═══ Text section

On-Chain: FilecoinPay
Contract binding: lib/filecoinpayment/Payments.go (generated from ABI)
// Instantiation
paymentAddr, err := filecoinpayment.PaymentContractAddress()
payment, err := filecoinpayment.NewPayments(paymentAddr, ethClient)
// Get payment contract address from FWSS (if needed)
// paymentsAddr := fwss.PaymentsContractAddress(opts)
// Key read methods
payment.GetRail(opts, big.NewInt(railId)) // RailView struct
// RailView struct fields:
type RailView struct {
Token common.Address // ERC20 token (USDFC)
From common.Address // Payer (client)
To common.Address // Payee (SP)
Rate *big.Int // Tokens per epoch
SettledUpTo *big.Int // Last settled epoch
EndEpoch *big.Int // 0 if active, >0 if terminated
LockupPeriod *big.Int // Lockup duration in epochs
LockupFixed *big.Int // Fixed lockup amount
LockupRate *big.Int // Rate-based lockup
Operator common.Address // Who controls the rail (FWSS)
Validator common.Address // Payment validator (FWSS or 0x0)
}
// Get rails for payee
tokenAddr, _ := contract.USDFCAddress()
rails, err := payment.GetRailsForPayeeAndToken(opts, payeeAddr, tokenAddr, big.NewInt(0), big.NewInt(0))
// Returns: RailInfo[] with {RailId, IsTerminated, EndEpoch}Rail states:
EndEpoch == 0: Active rail (streaming payments)EndEpoch > 0 && SettledUpTo < EndEpoch: Terminated but not fully settledEndEpoch > 0 && SettledUpTo >= EndEpoch: Terminated and fully settled (ready for cleanup)
Doctor Checks
1. Data Set Liveness
Local vs On-Chain Liveness:
For each local data set in pdp_data_sets:
- If dataSetLive(id) = false AND terminated_at_epoch IS NULL:
→ STALE: On-chain dead but local doesn't know
- If dataSetLive(id) = true AND terminated_at_epoch IS NOT NULL:
→ PREMATURE: Local thinks terminated but on-chain is live
- If dataSetLive(id) = false AND not in pdp_delete_data_set:
→ STUCK: Dead on-chain but cleanup not triggered
Orphaned On-Chain Data Sets:
Query PDPVerifier for all data sets owned by SP
Compare against pdp_data_sets
Any on-chain data set not in local DB → ORPHAN (may be from another node)
2. Piece Consistency
Piece-by-Piece Verification:
For each piece in pdp_data_set_pieces:
- pieceLive(setId, pieceId) should match (not removed)

══════
═══ Provided information

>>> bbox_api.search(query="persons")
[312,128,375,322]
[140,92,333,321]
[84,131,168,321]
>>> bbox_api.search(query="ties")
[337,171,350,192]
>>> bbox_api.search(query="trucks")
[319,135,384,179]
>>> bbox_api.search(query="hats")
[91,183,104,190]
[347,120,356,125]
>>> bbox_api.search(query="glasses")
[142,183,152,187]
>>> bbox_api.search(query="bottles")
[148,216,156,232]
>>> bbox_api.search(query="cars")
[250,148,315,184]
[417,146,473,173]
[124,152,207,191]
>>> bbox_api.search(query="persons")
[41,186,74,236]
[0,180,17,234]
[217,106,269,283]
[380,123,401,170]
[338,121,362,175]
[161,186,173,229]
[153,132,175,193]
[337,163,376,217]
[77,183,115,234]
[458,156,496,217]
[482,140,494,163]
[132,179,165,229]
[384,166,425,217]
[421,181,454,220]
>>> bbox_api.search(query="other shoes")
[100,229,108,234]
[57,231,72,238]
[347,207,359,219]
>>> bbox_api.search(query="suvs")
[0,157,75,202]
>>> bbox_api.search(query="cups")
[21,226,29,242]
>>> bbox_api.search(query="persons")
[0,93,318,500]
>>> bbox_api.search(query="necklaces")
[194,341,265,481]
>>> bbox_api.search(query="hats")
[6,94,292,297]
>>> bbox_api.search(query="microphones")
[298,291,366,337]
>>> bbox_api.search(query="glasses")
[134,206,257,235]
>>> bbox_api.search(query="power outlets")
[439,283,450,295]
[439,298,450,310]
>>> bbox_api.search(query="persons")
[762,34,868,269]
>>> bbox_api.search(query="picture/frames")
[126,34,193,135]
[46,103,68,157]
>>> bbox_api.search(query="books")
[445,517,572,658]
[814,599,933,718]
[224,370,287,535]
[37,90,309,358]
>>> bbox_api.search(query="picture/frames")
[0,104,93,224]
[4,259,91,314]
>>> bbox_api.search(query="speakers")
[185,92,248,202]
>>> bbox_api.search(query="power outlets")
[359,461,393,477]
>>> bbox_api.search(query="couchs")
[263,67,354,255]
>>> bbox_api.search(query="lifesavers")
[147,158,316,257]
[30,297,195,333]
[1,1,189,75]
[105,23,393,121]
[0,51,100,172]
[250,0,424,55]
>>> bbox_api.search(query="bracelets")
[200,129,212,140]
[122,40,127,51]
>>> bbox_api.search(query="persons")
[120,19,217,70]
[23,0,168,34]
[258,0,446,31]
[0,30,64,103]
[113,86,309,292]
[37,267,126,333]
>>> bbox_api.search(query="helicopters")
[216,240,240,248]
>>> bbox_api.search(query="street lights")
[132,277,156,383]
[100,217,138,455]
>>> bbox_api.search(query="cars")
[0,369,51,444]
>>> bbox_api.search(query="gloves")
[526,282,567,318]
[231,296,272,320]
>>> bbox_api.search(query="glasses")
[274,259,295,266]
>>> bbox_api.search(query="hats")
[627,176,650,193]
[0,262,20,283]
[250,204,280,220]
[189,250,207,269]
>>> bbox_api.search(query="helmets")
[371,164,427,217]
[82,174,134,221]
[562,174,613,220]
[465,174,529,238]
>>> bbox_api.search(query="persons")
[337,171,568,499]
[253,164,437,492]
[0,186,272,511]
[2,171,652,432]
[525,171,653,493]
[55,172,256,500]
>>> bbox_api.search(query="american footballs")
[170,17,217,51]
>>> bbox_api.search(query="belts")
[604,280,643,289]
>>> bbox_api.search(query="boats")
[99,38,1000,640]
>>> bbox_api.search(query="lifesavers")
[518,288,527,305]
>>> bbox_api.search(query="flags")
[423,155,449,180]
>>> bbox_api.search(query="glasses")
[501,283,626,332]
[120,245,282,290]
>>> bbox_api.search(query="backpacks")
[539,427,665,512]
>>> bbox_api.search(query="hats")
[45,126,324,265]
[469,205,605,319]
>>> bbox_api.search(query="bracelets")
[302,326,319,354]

══════

__Challenge__:
Answer from the FilecoinPay text:
(a) In the RailView struct, what does an EndEpoch value of 0 indicate?
(b) Which label applies when dataSetLive(id) = true and terminated_at_epoch IS NOT NULL?
(c) What is an on-chain data set that is not in the local DB marked as?

__Output of the exercise__:
(a) The rail is active.
(b) PREMATURE
(c) ORPHAN